Case ID: or-app_110/html/0100-01.html
Source: Caselaw Access Project
Author: {"author": "\n      RIGGS, J.", "license": "Public Domain", "url": "https://static.case.law/"}
Date Created: 2024-08-24T03:29:51.129683

On appellant’s motion for reconsideration filed September 25,
    reconsideration allowed; remanded for determination of date of entry of judgment and recalculation of wife’s property division; opinion (108 Or App 407, 816 P2d 642) otherwise adhered to December 4, 1991
    In the Matter of the Marriage of Lisa Carol KAMPMANN, Respondent, and Shawn Evans KAMPMANN, Appellant.
    
    (89-2747-D-3; CA A65071)
    820 P2d 1379
    G. Philip Arnold and Drescher & Arnold, Ashland, for motion.
    Patricia Crain, Medford, contra.
    
    Before Warren, Presiding Judge, and Riggs and Edmonds, Judges.
    RIGGS, J.
   RIGGS, J.

Husband has moved for reconsideration of our decision. Kampmann and Kampmann, 108 Or App 407, 816 P2d 642 (1991). We allow the motion.

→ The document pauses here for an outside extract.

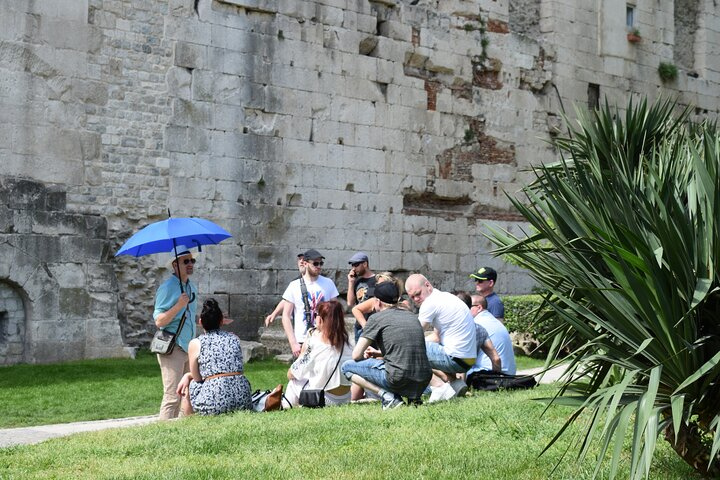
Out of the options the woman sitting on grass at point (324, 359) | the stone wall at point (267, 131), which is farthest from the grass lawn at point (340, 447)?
the stone wall at point (267, 131)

In the opinion, we modified the trial court’s award of $15,900 to wife for property equalization. That amount was derived, in part, from the value of $56,223 that the trial court placed on the Greensprings property. We concluded that the correct value for the parties’ interest in the Greensprings property was the amount that the property had appreciated during the marriage and determined that that amount was $5,434 per year from the date of marriage to the date of dissolution. We then modified the property equalization provision of the judgment to reduce the amount from $15,900 to $8,319.

Husband now asserts that our calculations were incorrect and that the modified figure should be $6,346. He is correct that we used the wrong figure in our previous opinion, but the figure he reaches is also incorrect. He asserts that the relevant time is from June 8,1983, to the date of the dissolution, which he says was April 11, 1990; therefore, he would multiply the yearly appreciation of $5,434 by 6.83 years. That is wrong, because the date of dissolution was not April 11, 1990. However, the copy of the judgment of dissolution in the record bears several dates, and we áre unable to determine the actual date of dissolution. The judgment could not have been entered on April Ú6, 1990, or attested to on May 17, 1990, as evidenced by the Trial Court Administrator’s stamp, and have been signed by the judge on May 26, 1990. Therefore, we remand for the court to determine the date of entry of the judgment and then to calculate the correct amount of appreciation of the Greensprings property during the marriage and the correct property equalization award.

Reconsideration allowed; remanded for determination of date of entry of judgment and recalculation of wife’s property division equalization award in paragraph 12 of the judgment; opinion otherwise adhered to.